Le  jour  même  de  mon  arrivée  à  la  Santé   — pour   l'un  des  nombreux  séjours  que  j'y  fis  — je  comparus  devant  le  directeur  :  j'avais  bavardé  au  guichet  d'un  ami  reconnu  au  passage.  Je  fus  puni  de  quinze  jours  de  mitard,   l'on  me  conduisit  tout  de  suite.  Trois  jours  après  que  j'étais  au  cachot,  un  auxiliaire  me  fit  passer  des  mégots.  C'étaient  les  détenus  de  ma  cellule  où,  sans  y  avoir  encore  mis  les  pieds,  j'étais  affecté,  qui  me  les  envoyaient.  En  sortant  du  cachot  je  les  remerciai.  Guy  me  dit :
 — On  a  vu  qu'il  y  avait  un  nouveau,  c'était  marqué  sur  la  porte  :  Genet.  Genet  on  savait  pas  qui  c'est.  On  te  voyait  pas  arriver.  On  a  compris  que  t'étais  au  mitard  et  on  t'a  fait  passer  les  clops.
Parce  que  mon  nom,  sur  les  registres,  m'établissait  dans  cette  cellule,  déjà  ses  occupants  se  savaient  solidaires  d'une  peine  inconnue,  encourue  pour  un  délit  auquel  ils  n'avaient  aucune  part.  Guy  était  l'âme  de  la  cellule.  Il  en  était  cet  adolescent,  blanc  et  bouclé,  beurré,  la  conscience  inflexible,  la  rigueur.
  S'adressait-il à moi, chaque fois j'éprouvais le sens de cette expression étrange : « Dans les reins une décharge de parabellum ». Il fut arrêté par la police.
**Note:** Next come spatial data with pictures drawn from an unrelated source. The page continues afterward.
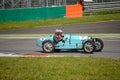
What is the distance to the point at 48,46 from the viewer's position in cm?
1725

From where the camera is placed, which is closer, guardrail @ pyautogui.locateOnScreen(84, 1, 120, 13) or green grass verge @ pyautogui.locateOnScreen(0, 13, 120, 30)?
green grass verge @ pyautogui.locateOnScreen(0, 13, 120, 30)

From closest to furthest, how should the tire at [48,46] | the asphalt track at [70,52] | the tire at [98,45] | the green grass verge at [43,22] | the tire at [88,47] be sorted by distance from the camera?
→ the tire at [88,47], the asphalt track at [70,52], the tire at [98,45], the tire at [48,46], the green grass verge at [43,22]

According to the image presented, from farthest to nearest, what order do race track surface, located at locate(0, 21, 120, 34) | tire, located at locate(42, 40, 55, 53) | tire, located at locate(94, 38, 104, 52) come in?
1. race track surface, located at locate(0, 21, 120, 34)
2. tire, located at locate(42, 40, 55, 53)
3. tire, located at locate(94, 38, 104, 52)

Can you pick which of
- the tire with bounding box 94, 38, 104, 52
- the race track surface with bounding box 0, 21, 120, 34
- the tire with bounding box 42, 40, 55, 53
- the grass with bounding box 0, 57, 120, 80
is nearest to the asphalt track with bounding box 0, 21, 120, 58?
the race track surface with bounding box 0, 21, 120, 34

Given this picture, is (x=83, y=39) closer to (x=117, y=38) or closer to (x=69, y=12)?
(x=117, y=38)

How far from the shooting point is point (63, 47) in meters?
17.0

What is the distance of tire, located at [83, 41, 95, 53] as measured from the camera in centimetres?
1627

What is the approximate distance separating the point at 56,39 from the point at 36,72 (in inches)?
242

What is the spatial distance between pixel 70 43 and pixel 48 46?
3.58 feet

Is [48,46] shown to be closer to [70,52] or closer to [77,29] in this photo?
[70,52]

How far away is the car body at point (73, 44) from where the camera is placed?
53.6 ft

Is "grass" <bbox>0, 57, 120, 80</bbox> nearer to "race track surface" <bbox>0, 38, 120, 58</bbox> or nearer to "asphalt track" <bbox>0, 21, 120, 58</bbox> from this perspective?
"race track surface" <bbox>0, 38, 120, 58</bbox>

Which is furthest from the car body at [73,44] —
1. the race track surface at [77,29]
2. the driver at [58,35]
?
the race track surface at [77,29]

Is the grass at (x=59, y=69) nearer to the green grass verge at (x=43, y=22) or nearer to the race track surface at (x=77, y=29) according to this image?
the race track surface at (x=77, y=29)
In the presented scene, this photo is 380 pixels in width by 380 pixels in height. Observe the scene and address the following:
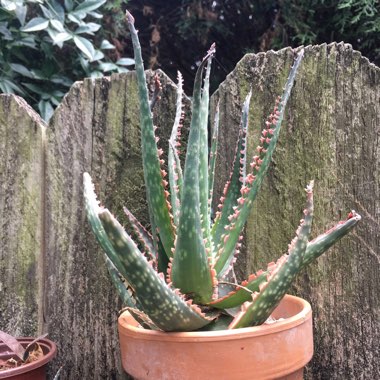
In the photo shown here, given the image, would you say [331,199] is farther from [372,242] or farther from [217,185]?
[217,185]

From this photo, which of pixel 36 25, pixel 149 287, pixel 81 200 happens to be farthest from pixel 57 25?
pixel 149 287

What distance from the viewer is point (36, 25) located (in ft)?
4.69

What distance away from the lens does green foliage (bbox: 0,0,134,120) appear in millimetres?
1449

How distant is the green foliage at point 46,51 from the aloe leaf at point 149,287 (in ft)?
3.06

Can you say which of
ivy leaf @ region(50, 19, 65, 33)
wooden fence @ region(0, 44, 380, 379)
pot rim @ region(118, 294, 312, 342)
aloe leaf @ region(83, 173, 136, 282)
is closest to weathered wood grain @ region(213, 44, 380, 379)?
wooden fence @ region(0, 44, 380, 379)

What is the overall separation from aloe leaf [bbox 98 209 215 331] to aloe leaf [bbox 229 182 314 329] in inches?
3.4

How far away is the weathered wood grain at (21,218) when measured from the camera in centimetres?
→ 123

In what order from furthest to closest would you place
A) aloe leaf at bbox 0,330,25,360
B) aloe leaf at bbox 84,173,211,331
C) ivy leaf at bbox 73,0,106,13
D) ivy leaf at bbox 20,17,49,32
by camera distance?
ivy leaf at bbox 73,0,106,13
ivy leaf at bbox 20,17,49,32
aloe leaf at bbox 0,330,25,360
aloe leaf at bbox 84,173,211,331

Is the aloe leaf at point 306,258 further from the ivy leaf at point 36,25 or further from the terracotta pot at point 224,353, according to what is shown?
the ivy leaf at point 36,25

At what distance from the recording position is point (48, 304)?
4.00ft

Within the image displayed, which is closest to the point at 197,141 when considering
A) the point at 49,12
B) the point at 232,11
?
the point at 49,12

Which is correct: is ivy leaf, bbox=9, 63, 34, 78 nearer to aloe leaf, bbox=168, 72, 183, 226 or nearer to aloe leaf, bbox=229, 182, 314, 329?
aloe leaf, bbox=168, 72, 183, 226

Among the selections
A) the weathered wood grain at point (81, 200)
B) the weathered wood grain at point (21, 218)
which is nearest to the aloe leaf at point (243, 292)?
the weathered wood grain at point (81, 200)

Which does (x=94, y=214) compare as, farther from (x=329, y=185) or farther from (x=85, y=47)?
(x=85, y=47)
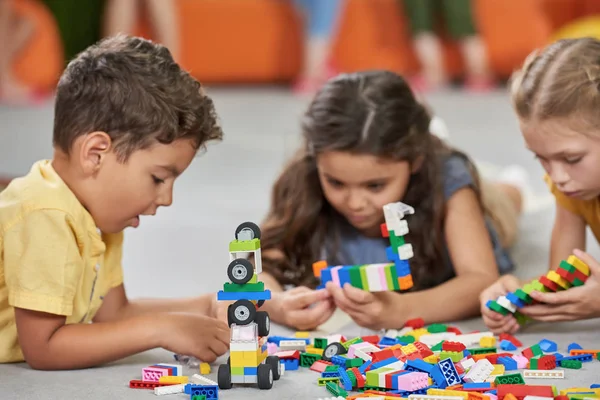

Devant moi s'échangea ce dialogue :
 — C'est toi qui as fait le coup de la rue de Flandre.
 — Non, c'est pas moi.
 — C'est toi. La concierge te reconnaît.
 — C'est un type qui a ma gueule.
 — Elle dit qu'il s'appelle Guy.
 — C'est un type qui a ma gueule et mon nom.
 — Elle reconnaît tes fringues.
 — Il a ma gueule, mon nom et mes fringues.
 — C'est les mêmes cheveux.
 — Il a ma gueule, mon nom, mes fringues et mes cheveux.
 — On a relevé tes empreintes.
 — Il a ma gueule, mon nom, mes fringues, mes cheveux et mes empreintes.
 — Ça peut aller loin.
 — Jusqu'au bout.
 — C'est toi qui as fait le coup.
 — Non, c'est pas moi.
C'est de lui que je reçus la lettre où se trouve ce passage. (Je venais d'être encore enfermé à la prison de la Santé... ) : « Mon petit Jeannot, je suis trop fauché pour t'envoyer un colis. Je n'ai plus le rond, mais je tiens à te dire ceci qui va te faire plaisir je l'espère, c'est que, pour la première fois, j'ai voulu me branler en pensant à toi et j'ai joui. Tu peux au moins être sûr qu'au dehors il y a un copain qui pense à toi.
[…] "

4 commentaires:

joseph a dit…

Le jeunot ne se génait pas pour décrire tout le bien que lui inspirait le 'Genet" tant il est vrai que comme chantait Georges " Auprès de mon arbre -(buste) je vivais heureux, j'aurais jamais du le quitter des yeux"

Anonyme a dit…

"Cessant d'être "je", cessant d'être "vous", le sourire..."
Spirituellement très inspirant, un chemin de vie qui efface...tous les chemins.
Marie

Celeos a dit…

Est-ce comme comme le suggérait Sartre, un narcissisme absolu qui se dissoudrait dans l'écriture de la transparence à "tout" révéler ? Il n'y aurait alors plus rien à écrire et peut-être enfin une sérénité retrouvée.

Anonyme a dit…

Seuls les poètes et les enfants savent, c'est probablement pour cela qu'ils nous touchent et nous émeuvent tant.